全国学力調査から見えた 伸びる学校の条件(10)保護者や地域との連携

お茶の水女子大学教授 浜野 隆

最後に挙げる「教育効果の高い学校」の特徴は、学校と保護者(家庭)、地域との連携である。具体的には次の3点を指摘しておきたい。

第一に、学力調査の結果を保護者や地域に公表・説明し、調査結果を踏まえた学力向上の取り組みを保護者らに働き掛けている。図を見ると、教育効果の高い学校は、全ての学校が保護者らへの働き掛けをしているのに対して、効果の低い学校は3分の1以上が「あまり行っていない」と回答している。
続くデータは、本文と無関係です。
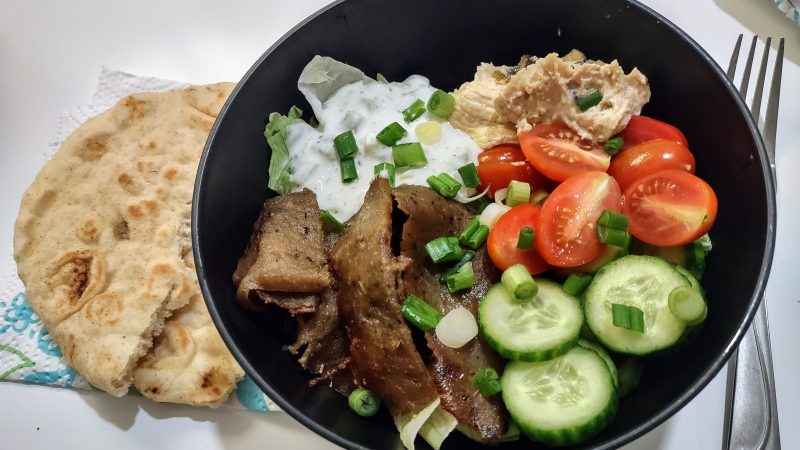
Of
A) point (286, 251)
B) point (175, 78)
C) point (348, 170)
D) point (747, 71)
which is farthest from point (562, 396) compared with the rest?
point (175, 78)

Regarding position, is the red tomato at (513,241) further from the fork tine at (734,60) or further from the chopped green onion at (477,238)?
the fork tine at (734,60)

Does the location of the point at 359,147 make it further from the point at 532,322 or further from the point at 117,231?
the point at 117,231

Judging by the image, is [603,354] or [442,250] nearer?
[603,354]

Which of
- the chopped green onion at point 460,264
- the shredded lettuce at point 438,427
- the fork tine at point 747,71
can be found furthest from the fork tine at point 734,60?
the shredded lettuce at point 438,427

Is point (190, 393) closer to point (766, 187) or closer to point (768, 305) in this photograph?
point (766, 187)

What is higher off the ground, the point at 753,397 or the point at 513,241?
the point at 513,241

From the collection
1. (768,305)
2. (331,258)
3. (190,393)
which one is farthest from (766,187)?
(190,393)

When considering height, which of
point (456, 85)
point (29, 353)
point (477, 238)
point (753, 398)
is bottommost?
point (753, 398)
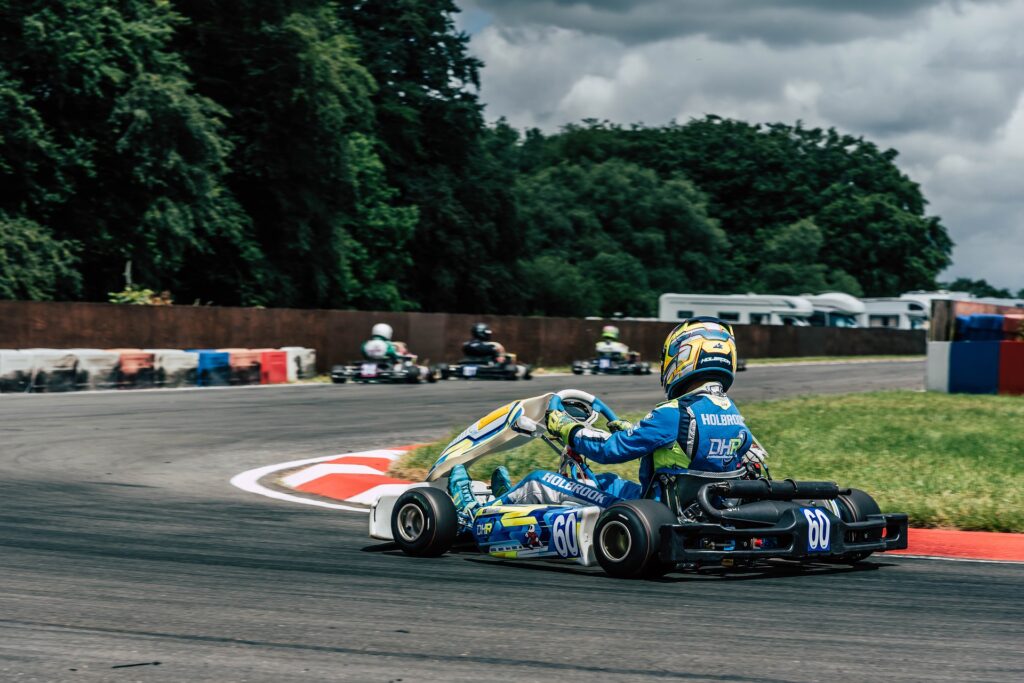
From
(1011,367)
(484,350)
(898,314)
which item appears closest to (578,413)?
(1011,367)

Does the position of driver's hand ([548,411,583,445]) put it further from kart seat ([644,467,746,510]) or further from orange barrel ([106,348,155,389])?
orange barrel ([106,348,155,389])

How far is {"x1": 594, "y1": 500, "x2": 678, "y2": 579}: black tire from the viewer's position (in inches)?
241

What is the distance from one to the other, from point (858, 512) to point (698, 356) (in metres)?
1.20

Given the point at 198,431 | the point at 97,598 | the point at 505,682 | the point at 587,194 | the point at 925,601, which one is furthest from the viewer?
the point at 587,194

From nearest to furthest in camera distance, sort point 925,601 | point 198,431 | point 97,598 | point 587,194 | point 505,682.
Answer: point 505,682, point 97,598, point 925,601, point 198,431, point 587,194

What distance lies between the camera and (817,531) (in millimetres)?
6535

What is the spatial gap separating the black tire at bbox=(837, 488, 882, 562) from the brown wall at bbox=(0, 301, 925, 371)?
18.2 meters

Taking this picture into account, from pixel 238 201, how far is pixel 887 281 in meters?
55.0

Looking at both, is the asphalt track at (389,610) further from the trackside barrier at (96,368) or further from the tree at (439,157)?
the tree at (439,157)

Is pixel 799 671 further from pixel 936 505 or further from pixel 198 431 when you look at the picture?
pixel 198 431

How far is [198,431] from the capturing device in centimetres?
1466

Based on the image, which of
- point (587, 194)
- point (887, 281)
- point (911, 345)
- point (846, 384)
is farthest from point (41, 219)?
point (887, 281)

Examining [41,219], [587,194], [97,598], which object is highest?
[587,194]

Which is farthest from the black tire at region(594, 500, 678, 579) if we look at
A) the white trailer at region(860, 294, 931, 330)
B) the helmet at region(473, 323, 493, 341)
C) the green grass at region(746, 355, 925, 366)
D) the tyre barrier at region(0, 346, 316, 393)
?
the white trailer at region(860, 294, 931, 330)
第二に、地域リソースを積極的に活用している。小学校では「保護者からの意見や要望を聞くために、学校として懇談会の開催やアンケート調査を多く実施」「ボランティアなどによる授業サポート(補助)」「博物館や科学館、図書館を利用した授業」などの取り組みがある。中学校では「地域の人材を外部講師として招聘(しょうへい)した授業」などが多く実施されている。

地域リソースの活用はさまざまな形で展開されている。具体的には「個別の学習支援や読み聞かせ」「図書ボランティア」「地域の産業や伝統芸能を生かした教育活動」「地域人材の専門性を生かした教科指導支援」「学校行事などへの地域住民の参加」「地域の事業所と連携した職場体験活動」などが挙げられる。近隣の大学生が放課後や長期休業中に学習指導をする例もある。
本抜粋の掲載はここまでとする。